__Passage cité__
Cameroun . Face à une
opposition discréditée par ses divisions, le parti au pouvoir est le favori des
élections législatives et municipales de dimanche dernier, malgré la mauvaise
situation socioéconomique du pays.
Nouvelle majorité
En
Afrique, les élections se suivent et se ressemblent. Dimanche dernier, ce sont
les Camerounais qui ont voté pour des élections législatives et municipales. Un
scrutin qui devrait confirmer la mainmise du parti au pouvoir sur un pays miné
par le malaise socioéconomique et la méfiance vis-à-vis d’élites réputées
corrompues. Selon les autorités, le scrutin s’est déroulé dans de bonnes
conditions. Un acquis en soi, même si certaines sources ont fait part de
lacunes dans la préparation des élections, notamment en ce qui concerne l’inscription
sur les listes électorales et l’informatisation du fichier électoral.
Quelques
difficultés d’organisation qui ne risquent pas d’empêcher le Rassemblement
Démocratique du Peuple Camerounais (RDPC), parti du président Paul Biya, au
pouvoir depuis 25 ans, et qui dispose de 149 députés dans l’Assemblée sortante,
d’asseoir son pouvoir.
Cependant,
l’opposition, notamment ses deux principaux partis, le Social Democratic Front
(SDF) et l’Union Démocratique Camerounaise (UDC), ont dénoncé des irrégularités
dans un pays où tous les scrutins, depuis le retour du multipartisme en 1990,
ont été suivis de contestations. Les dénonciations ont commencé avant la tenue
même du scrutin. « Les élections ne seront ni transparentes ni justes, et Biya
est l’architecte de tout cela », a lancé le leader du SDF, John Fru Ndi,
vétéran de l’opposition. Des accusations rejetées par François-Xavier Mbouyom,
président de l’Observatoire national des élections (Onel), chargé de superviser
le scrutin.

__Matériel fourni__
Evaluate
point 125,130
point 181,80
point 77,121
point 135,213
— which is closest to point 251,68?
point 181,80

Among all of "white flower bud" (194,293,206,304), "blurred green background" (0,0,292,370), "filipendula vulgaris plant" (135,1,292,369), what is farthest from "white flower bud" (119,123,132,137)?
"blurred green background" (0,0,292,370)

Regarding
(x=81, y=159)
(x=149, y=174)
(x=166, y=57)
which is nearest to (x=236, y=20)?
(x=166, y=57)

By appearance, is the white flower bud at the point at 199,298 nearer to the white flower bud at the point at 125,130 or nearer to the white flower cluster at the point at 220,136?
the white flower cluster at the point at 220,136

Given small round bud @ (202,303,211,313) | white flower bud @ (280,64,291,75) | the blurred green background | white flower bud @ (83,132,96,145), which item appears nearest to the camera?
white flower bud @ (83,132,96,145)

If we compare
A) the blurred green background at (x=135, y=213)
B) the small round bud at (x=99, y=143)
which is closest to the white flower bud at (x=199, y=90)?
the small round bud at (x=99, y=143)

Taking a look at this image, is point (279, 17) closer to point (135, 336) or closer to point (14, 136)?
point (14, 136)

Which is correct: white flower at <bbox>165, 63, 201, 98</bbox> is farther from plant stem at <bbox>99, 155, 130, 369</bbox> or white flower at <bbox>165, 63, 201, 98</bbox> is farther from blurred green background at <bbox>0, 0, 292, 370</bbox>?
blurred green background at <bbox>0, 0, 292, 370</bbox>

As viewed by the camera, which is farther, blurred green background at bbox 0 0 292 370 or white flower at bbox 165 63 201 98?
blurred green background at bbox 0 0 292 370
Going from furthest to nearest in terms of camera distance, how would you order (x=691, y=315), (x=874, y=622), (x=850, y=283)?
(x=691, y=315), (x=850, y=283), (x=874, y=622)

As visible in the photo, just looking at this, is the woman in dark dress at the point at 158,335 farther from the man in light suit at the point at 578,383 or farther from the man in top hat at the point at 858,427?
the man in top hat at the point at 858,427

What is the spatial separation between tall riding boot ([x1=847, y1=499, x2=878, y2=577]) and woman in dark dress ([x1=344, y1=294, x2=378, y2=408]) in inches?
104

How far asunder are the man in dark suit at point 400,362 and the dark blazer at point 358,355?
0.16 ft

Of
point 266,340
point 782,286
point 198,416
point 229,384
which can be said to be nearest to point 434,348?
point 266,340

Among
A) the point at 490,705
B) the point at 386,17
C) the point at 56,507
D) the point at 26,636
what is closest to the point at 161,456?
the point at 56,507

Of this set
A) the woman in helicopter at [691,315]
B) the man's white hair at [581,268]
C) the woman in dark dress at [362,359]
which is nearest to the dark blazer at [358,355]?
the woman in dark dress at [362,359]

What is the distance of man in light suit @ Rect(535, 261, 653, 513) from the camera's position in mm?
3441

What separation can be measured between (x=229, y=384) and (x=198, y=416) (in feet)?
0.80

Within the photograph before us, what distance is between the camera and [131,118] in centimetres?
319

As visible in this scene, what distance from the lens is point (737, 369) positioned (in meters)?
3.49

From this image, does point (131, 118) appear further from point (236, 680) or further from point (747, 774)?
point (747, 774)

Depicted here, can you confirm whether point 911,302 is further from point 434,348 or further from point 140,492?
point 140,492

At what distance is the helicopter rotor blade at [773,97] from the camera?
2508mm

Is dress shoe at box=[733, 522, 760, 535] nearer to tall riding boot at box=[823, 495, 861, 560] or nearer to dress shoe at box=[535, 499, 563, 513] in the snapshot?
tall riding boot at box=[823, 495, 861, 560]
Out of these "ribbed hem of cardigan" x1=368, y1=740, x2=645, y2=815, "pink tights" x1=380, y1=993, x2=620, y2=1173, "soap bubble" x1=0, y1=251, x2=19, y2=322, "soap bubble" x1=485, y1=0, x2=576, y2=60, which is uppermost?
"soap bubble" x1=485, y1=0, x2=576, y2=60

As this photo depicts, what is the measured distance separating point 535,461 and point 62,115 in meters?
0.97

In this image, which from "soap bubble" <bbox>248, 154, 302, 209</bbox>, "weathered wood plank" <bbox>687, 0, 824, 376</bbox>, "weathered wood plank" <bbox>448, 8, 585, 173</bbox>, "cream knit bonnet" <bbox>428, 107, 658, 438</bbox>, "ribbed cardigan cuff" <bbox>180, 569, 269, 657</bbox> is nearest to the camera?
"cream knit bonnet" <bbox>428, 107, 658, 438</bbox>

__À faire__
Recopiez mot pour mot le passage de l'article sur les élections au Cameroun qui va de « Nouvelle majorité » à « du fichier électoral. », ces deux bouts compris. Le matériel est à part et ne fait pas partie de l'article.

__Réponse attendue__
Nouvelle majorité
En
Afrique, les élections se suivent et se ressemblent. Dimanche dernier, ce sont
les Camerounais qui ont voté pour des élections législatives et municipales. Un
scrutin qui devrait confirmer la mainmise du parti au pouvoir sur un pays miné
par le malaise socioéconomique et la méfiance vis-à-vis d’élites réputées
corrompues. Selon les autorités, le scrutin s’est déroulé dans de bonnes
conditions. Un acquis en soi, même si certaines sources ont fait part de
lacunes dans la préparation des élections, notamment en ce qui concerne l’inscription
sur les listes électorales et l’informatisation du fichier électoral.